One of the ways in which Coleman Young conveys his allegiance to his roots is through the use of profanity; when the mood is on him, he elevates cussing to a minor art form. Suburbanites and some prissy Detroiters complain about the mayor's foul language, and church leaders often grumble that, as a role model, the mayor shouldn't be saying “all kinds of bitches and motherfuckers.” Young, for his part, genuinely savors the shock value of his rough talk.

The newspapers in Detroit often go into reportorial contortions to convey the mayor's language. Many interviews with him look as if they were written in Morse code, dots and dashes filling in for unprintable words. Local journalists take a certain pride in their inventiveness. During the mayor's 1983 visit to Japan, for example, the
Detroit Free Press
began an article this way:

“When you speak Japanese,” the elderly interpreter explained, “there are many words that have different meanings by your tone of voice, your emphasis.”

“Oh, yes,” Mayor Young said. “We have words like that in English, too.”

He then pronounced a 12-letter compound expletive that he uses frequently, in various contexts …

During that same visit, Young was the dinner guest of the mayor of Toyota, Detroit's sister city in Japan. After the meal, the Japanese host honored his colleague by donning a kimono and performing a warrior dance with a spear and fan. Then, in accordance with good manners, he asked Young to perform a dance of his own.
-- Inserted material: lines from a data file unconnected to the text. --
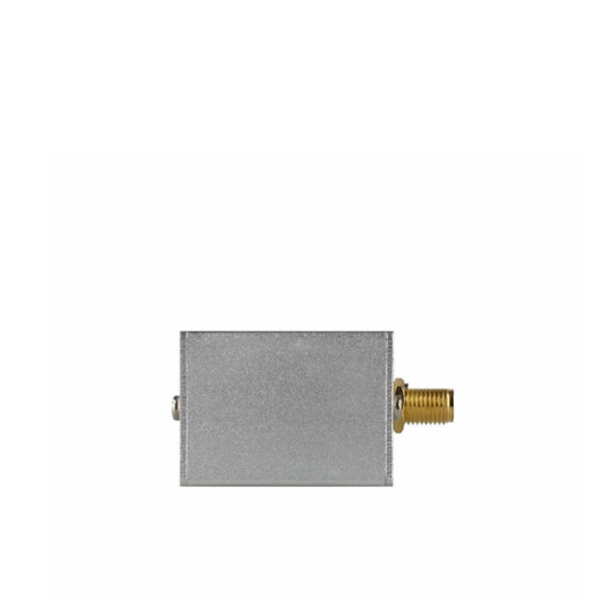 Ownice-Digital-Audio-Transmission-Broadcasting-DAB-Only-for-Car-DVD-1272670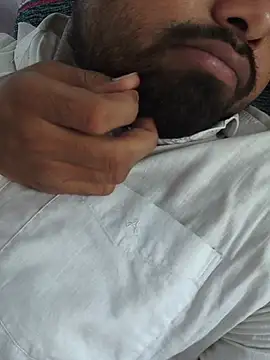bhabi lovers 88 online show from 06-14-26, 06:59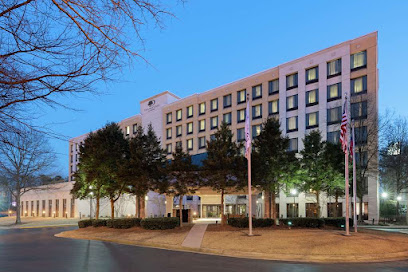 AtlHotel1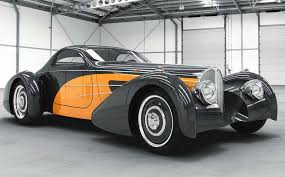 Futuristic Vintage Concept Cars Rolls Royce Concept Car Rollsroyceclassiccars Concept Cars Vintage Concept Cars Classic Cars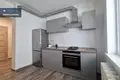 Appartement 1 chambre 35 m² Jonava, Lituanie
“I hate to disillusion you,” said Young, “but I can't dance and I can't sing. And I don't like watermelon, either.”

Young is, indeed, tone-deaf, but he had changed his mind on the watermelon issue by the time, in December, he visited Detroit's open-air Eastern Market. He was on one of his periodic forays around the city, and he stopped in to say hello to an Italian vegetable man, a crony from the old days.

After some vigorous hand-shaking, the vendor informed the mayor that a Chinese restaurant was about to open not far from his shop. Young, a connoisseur of Chinese cooking, nodded approvingly.
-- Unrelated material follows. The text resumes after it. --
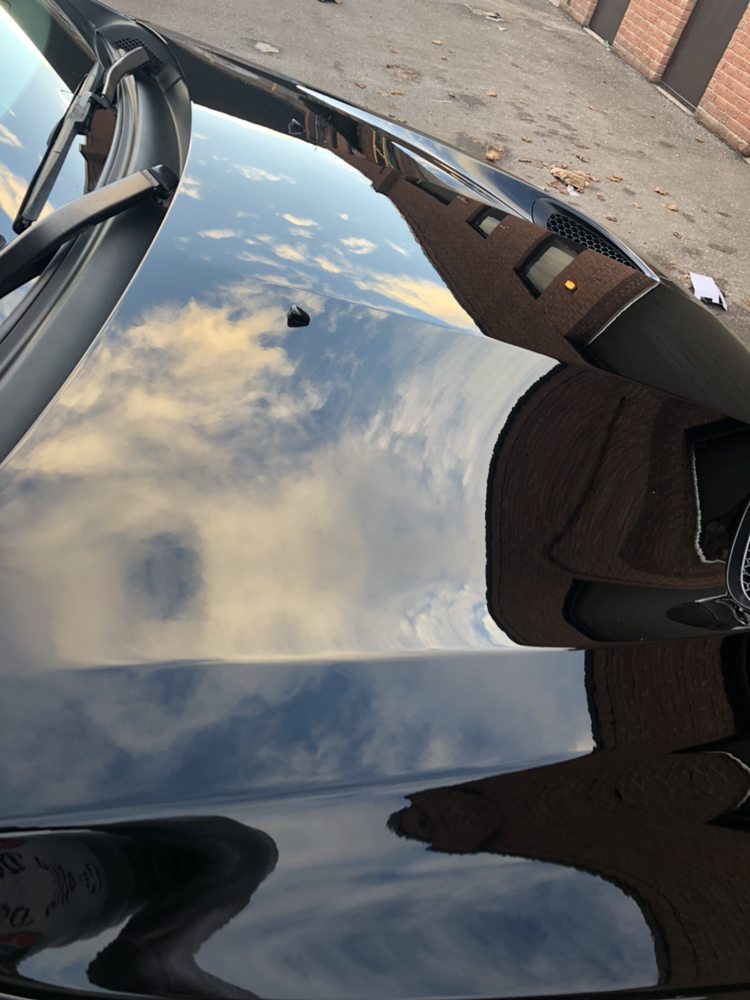 SPOTLESS DETAILING Updated August 2024 21 Photos 2 Bram Court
“What's the owner's name,” he asked.

“Don Pollack, something like that,” said the grocer.

“Pollack? What the hell kinda Chinaman is he?” demanded Mayor Young with mock outrage.
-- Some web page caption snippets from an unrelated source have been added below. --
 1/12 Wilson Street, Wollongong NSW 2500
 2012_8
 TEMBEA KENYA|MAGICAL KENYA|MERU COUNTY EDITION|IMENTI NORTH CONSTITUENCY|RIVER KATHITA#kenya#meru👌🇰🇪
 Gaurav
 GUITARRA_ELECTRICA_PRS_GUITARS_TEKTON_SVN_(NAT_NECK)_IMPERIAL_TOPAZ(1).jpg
Trying to recoup, the Italian offered the mayor some poinsettias for his office.

“I don't need no got-damned poin-settas,” said the mayor of Detroit. Pause. “How 'bout a watermelon?” The small crowd that had assembled laughed loudly. Coleman loves watermelon; we love watermelon; ergo …

On a state visit to Zimbabwe, Coleman Young approvingly called his host, President Robert Mugabe, “a mean sucker,” and compared his own problems with the bureaucracy of Detroit to local practice. “He doesn't have a civil service, and he can shoot people if he wants to, I guess. I can't do that,” Young said wistfully.

The mayor's international style is not the product of ill-mannered buffoonery, any more than calling the governor of Michigan a “motherfucker” in a meeting or his periodic references to Ronald
Reagan as “Old Pruneface” were slips on the tongue. Young's language is calculated to get heads nodding on the corner, to serve as proof that Coleman hasn't forgotten who he is and where he came from. A black businessman summed it up nicely. “I like Coleman because he's him, and he ain't gonna
change
him,” he said.

Young, the Cadillac mayor, is prickly about his prerogatives as leader of the black polis. During his first administration, he went to Washington to meet with the secretary of HUD. Instead, he was greeted by a black undersecretary. “I didn't come here to see the house nigger,” he told the official. “Get me the Man.”

But the mayor is also capable of great charm and diplomacy when the occasion calls for it. This was in evidence one afternoon when, together with a representative of the governor's office and the leaders of Wayne, Oakland and Macomb counties, he unveiled a new joint marketing scheme for the tri-county area. The room at the Detroit Art Institute was crowded with businessmen in dark suits and a three-martini afterglow. On the dais, Young was the only black, a reminder of the true balance of power in the area.